Just before midnight, a strong odor was detected from the second floor of Los Cerritos Hall. An officer was able to identify the source of the odor and discovered that everyone inside was smoking marijuana.

In dealing with those who receive citations, police try “to emphasize education and prevention,” according to University Police Chief Stan Skipworth.

Cal State Long Beach has a program called Alcohol, Tobacco and Other Drugs (ATOD) which aims to “educate students about the potential negative consequences of drug and alcohol use and/or abuse … and serves to create a harm-free environment in which students can achieve their academic goals and acquire skills necessary for lifelong success,”  according to the ATOD website.

Students caught with marijuana or alcohol on campus are required to attend a mandatory set of classes based on how many times they have been cited.

First offenders go through a three-hour class that discusses responsible decision-making, the negative consequences of alcohol and drug use, and compliance with campus policy and regulations.

Those that receive a second violation are required to have a counselor examine the their behavior and explain to them the threats associated with drug and alcohol use.

Those who receive a third violation are referred to the CSULB Office of Judicial Affairs, where students go before an officer. The third violation results in eviction from the residential halls.

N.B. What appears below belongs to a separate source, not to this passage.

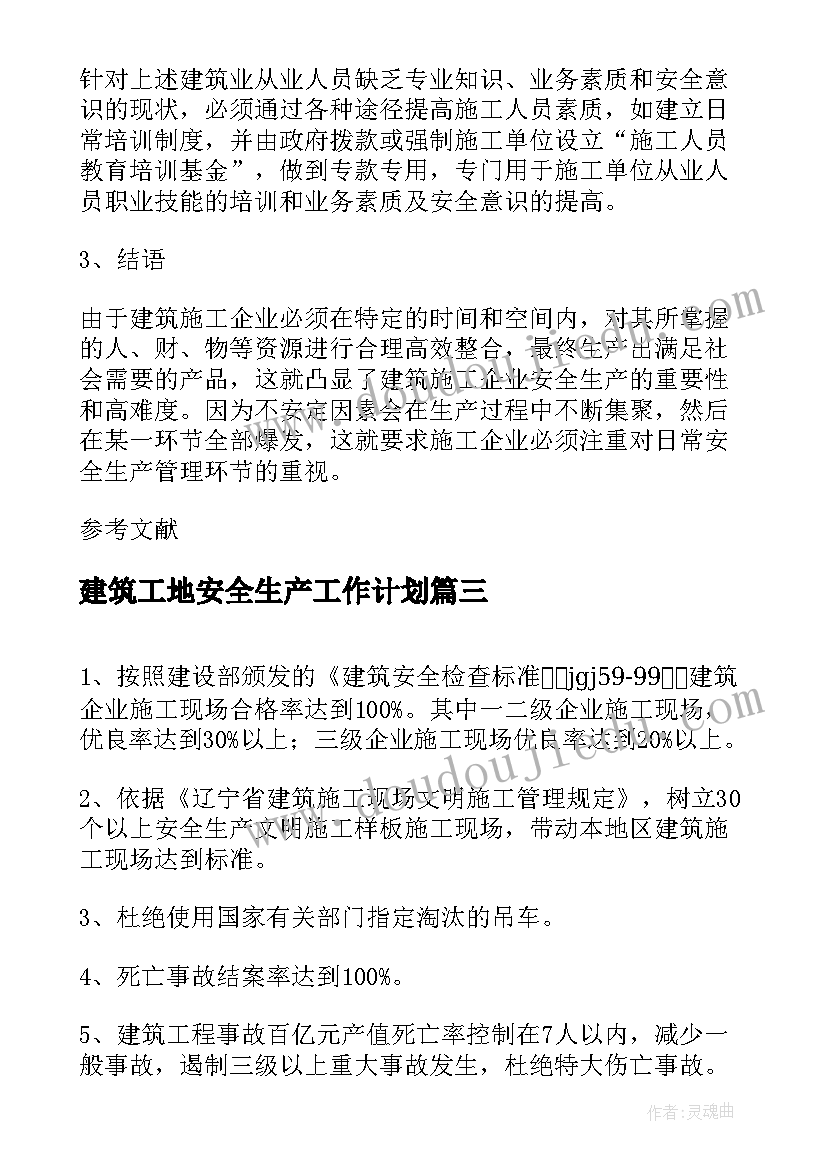 建筑工地安全生产工作计划(实用10篇)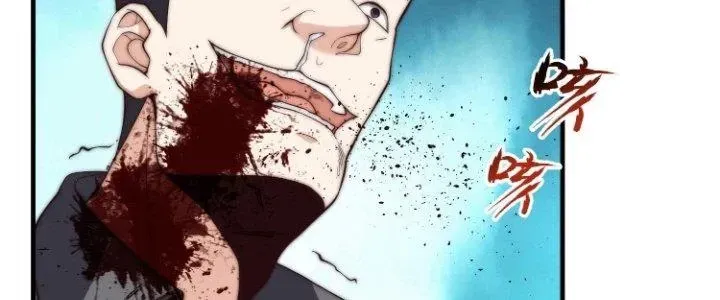 Trở Lại Với Sức Mạnh Của Hệ Thống Chap 21 - Next Chap 22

“I think these are good policies,” said Ashley Morris, a sophomore psychology major and resident assistant. “It doesn’t get the dorms too wild or out of control. I guess it’s not really fair for students [who can legally drink], but they are the rules.”

According to the Housing and Residential Life Rules and Regulations Handbook, “residents in company of someone consuming alcohol or in possession of full or empty alcohol bottles in student rooms are also subject to judicial action.”

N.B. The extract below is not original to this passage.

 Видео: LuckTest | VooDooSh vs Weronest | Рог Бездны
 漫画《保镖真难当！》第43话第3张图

Not all students agree with this part of the rule.

“People in the room who weren’t participating shouldn’t get written up as well,” said Alyssa Martinez, a freshman fashion merchandising major. “Also, if the bottles are empty, there shouldn’t be anything they could do with it because they can’t prove you drank it and write you up.”

Tommy Layton, an Australian study abroad student majoring in criminal justice, agrees with Martinez. Layton has received two write-ups for drinking in the dorms and finds it hard to adjust to dealing with these policies.

“They’re trying to enforce the law and there’s nothing you can do,” Layton said. “It’s difficult and different from Australia, where it’s more lenient. Here, it’s intense and annoying because of all the processes.”

Other students feel the rules are good for the campus.

“I think the policies are pretty lenient considering what can happen if you get caught with alcohol or marijuana off campus by the cops — it’s less harsh here,” said Heather McLernon, a freshman psychology major. “I mean, the rules are set in place for a reason and people need to follow it; it’s not that hard.”

Michelle Gamboa, a freshman kinesiology major, agrees with McLernon, “There’s a reason why they have these rules and I think students should just follow them.”

4 Comments

4 Responses to “High crimes”

  1. Old 49er on April 14th, 2009 10:26 am

    Children, grow up and obey the law. If you do not like the rules, change them or move. Being an adult means acting responsibly by obeying rules.

    [Reply]

  2. Your name on April 14th, 2009 11:26 am

    I lived in the dorms for years. If those kids get caught with pot IN THEIR ROOM they deserve to get punished. obviously theyre not smart enough to do it outside (where there are no smoke detectors) or off campus.

    sounds like that Layton kid, with two write-ups, only needs one more before he’s kicked out of the dorms, maybe sent back down under. however, most kids get away with drinking in the dorms. i know i did…most of the time

    [Reply]

  3. snoop on April 14th, 2009 2:21 pm

    smoke weed everyday

    [Reply]

  4. Jesus Malverde on April 14th, 2009 3:12 pm

    When someone gets cited at CSULB for smoking weed, do they also get charged in a court of law? The article makes it sound like it never goes past the administration at CSULB. While I agree that we need rules, saddling an 18 or 19 year-old with a lifetime misdemeanor criminal conviction is not a good idea.